Higher-income people were less inclined to be generous both when they came from states where income inequality is high and when they were made to believe that there was a sharp divide between rich and poor, a new study found. And they were less charitable in both cases than were low-income people.

Since the 1980s – the end of a 30-year period during which the middle class flourished in the United States – wealth has grown increasingly concentrated at the top of the economic ladder, while low-income Americans have commanded a smaller and smaller share of the nation’s wealth.

In 2013, the top 0.1 percent of households received approximately 10 percent of the pretax income, versus approximately 3 percent to 4 percent between 1951 and 1981. The Congressional Budget Office reckoned that between 1979 and 2007, households controlling the top 1 percent of the nation’s wealth increased their incomes 275 percent, while the incomes of those in the economy’s lowest tier picked up a mere 18 percent.

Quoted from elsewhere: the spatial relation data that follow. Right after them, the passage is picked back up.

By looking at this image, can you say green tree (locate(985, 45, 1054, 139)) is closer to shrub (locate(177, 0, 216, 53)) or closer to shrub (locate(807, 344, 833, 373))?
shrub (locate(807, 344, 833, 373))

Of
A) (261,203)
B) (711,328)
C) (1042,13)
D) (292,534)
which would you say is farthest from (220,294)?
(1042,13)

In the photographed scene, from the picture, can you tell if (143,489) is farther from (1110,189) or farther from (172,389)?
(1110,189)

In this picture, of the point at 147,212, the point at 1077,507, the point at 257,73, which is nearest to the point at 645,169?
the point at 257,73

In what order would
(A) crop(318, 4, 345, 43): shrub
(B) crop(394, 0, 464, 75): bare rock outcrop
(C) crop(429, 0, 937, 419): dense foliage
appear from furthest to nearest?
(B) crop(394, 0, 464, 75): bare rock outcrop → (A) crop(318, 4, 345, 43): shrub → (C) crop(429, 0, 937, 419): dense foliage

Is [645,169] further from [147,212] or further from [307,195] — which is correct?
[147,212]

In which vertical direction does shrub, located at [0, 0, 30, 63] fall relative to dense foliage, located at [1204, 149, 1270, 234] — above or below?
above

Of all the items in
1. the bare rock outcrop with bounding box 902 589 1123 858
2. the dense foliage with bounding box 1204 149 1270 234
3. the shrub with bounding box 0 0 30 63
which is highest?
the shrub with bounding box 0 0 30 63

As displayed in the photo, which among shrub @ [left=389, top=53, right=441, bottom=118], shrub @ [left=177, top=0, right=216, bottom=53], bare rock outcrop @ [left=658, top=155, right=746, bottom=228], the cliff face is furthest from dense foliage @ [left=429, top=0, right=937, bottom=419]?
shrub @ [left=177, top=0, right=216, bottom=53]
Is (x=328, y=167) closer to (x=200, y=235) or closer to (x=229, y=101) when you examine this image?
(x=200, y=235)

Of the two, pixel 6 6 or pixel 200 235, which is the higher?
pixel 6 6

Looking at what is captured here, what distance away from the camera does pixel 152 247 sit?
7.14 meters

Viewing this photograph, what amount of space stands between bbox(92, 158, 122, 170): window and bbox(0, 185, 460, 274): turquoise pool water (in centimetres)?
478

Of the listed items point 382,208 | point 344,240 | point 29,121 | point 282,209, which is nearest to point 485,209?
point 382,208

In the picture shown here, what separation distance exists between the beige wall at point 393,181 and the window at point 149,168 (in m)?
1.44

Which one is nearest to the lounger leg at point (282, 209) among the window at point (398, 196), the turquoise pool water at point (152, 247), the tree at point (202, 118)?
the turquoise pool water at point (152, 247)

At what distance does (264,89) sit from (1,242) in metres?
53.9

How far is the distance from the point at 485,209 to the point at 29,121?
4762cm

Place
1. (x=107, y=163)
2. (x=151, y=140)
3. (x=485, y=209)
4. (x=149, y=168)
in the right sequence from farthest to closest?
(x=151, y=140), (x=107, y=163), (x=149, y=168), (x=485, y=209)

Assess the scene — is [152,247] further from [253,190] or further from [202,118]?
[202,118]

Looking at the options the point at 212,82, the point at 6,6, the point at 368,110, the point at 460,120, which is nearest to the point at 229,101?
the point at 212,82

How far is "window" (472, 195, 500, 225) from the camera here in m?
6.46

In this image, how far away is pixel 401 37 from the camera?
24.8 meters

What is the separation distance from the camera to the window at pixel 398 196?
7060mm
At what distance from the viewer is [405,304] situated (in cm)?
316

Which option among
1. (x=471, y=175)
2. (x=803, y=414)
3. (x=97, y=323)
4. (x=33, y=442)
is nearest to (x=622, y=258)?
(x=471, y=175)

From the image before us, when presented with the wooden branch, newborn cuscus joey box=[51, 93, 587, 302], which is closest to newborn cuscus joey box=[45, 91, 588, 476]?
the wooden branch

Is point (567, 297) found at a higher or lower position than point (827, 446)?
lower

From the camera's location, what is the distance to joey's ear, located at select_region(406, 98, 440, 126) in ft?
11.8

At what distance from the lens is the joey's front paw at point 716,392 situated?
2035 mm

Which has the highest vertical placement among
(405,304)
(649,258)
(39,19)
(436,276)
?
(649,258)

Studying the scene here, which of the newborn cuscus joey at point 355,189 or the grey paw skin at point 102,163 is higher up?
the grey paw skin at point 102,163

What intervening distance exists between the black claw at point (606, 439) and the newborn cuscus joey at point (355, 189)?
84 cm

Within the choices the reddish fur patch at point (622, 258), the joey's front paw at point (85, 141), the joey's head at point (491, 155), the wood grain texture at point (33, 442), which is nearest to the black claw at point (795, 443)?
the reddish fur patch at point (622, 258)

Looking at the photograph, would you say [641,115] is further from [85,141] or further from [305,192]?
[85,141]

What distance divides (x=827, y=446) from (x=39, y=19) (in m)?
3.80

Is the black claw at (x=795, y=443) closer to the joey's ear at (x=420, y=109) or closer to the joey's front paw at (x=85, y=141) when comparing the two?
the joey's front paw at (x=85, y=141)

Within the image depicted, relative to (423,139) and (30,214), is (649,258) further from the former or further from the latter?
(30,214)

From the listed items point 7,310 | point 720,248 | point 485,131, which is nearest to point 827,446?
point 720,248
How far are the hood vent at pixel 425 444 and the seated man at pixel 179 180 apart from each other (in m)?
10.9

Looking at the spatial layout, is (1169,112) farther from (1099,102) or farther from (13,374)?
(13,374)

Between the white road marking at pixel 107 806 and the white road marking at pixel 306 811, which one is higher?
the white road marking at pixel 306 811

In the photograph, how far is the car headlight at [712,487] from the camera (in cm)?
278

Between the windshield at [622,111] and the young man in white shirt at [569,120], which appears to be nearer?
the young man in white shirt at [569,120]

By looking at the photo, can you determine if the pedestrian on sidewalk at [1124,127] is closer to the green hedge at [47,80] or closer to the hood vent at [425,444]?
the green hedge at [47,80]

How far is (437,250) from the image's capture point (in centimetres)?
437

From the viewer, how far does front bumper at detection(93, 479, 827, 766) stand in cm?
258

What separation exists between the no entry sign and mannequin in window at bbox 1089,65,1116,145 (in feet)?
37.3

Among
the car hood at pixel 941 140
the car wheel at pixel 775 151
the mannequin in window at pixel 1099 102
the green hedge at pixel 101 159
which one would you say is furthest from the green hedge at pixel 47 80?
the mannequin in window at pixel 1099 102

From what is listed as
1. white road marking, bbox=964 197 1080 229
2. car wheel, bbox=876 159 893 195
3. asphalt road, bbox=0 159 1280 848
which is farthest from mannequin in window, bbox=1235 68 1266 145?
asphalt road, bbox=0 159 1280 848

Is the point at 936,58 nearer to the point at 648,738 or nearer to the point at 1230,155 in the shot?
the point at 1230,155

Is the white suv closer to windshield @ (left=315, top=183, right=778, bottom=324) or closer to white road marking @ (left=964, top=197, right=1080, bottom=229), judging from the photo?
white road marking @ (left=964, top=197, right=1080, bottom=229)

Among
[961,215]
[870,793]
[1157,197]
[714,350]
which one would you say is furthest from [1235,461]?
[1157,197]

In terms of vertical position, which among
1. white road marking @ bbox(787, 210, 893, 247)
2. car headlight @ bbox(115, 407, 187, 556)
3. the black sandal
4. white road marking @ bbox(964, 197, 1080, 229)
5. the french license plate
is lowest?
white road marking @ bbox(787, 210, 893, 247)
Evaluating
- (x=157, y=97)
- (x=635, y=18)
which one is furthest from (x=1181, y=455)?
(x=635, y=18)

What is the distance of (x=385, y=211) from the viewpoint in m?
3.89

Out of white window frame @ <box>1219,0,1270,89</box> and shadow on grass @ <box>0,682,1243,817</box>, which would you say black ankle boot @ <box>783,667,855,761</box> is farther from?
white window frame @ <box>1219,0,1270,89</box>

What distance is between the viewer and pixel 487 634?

A study published in the Proceedings of the National Academy of Sciences on Monday compared the giving patterns of rich and poor two ways. Using results from a nationally representative survey that included a donation opportunity at the end, researchers looked at how patterns of giving corresponded to wealth distribution in donors’ home states.

Of the 1,498 people who participated in that survey, donation by those with household incomes above $125,000 was more prevalent among those who lived in states in which income inequality was low. Among wealthier survey-takers from states with higher income inequality, fewer took the opportunity to donate.

The authors also conducted an experiment in which 704 people were presented with simulated information portraying their home states as having either high or low income inequality, and then given the opportunity to bestow raffle tickets on another participant.

When they were prompted to believe they lived in a state with high income inequality, those with household incomes above $125,000 were less generous than when they believed incomes in their state were more equitably distributed.

The authors found no such difference in donor behavior among people whose household income was below $15,000.

The new findings may actually somewhat improve the view of wealthy Americans among social science researchers. A wide range of recent studies had suggested that wealthy Americans are, across the board, less generous than less wealthy Americans. This study suggests that that stinginess is, at least, more prominent where the rich are richer and the poor are poorer.

The researchers, led by Stanford University sociologist Robb Willer, surmised that wealthy people embedded in a milieu where rich and poor live in starkly different circumstances may feel more entitled to their moneyed status, or more threatened by the prospective loss of privilege that would come if resources more evenly distributed. They may feel that the system whereby wealth is apportioned is fairer because they so rarely come into contact with the poor.

And the authors of the study do not shrink from its obvious implications: Progressive taxation policies and social services that lift up the poor might not only lift their boats. They might also make the rich more generous about pitching in a penny or two to do so.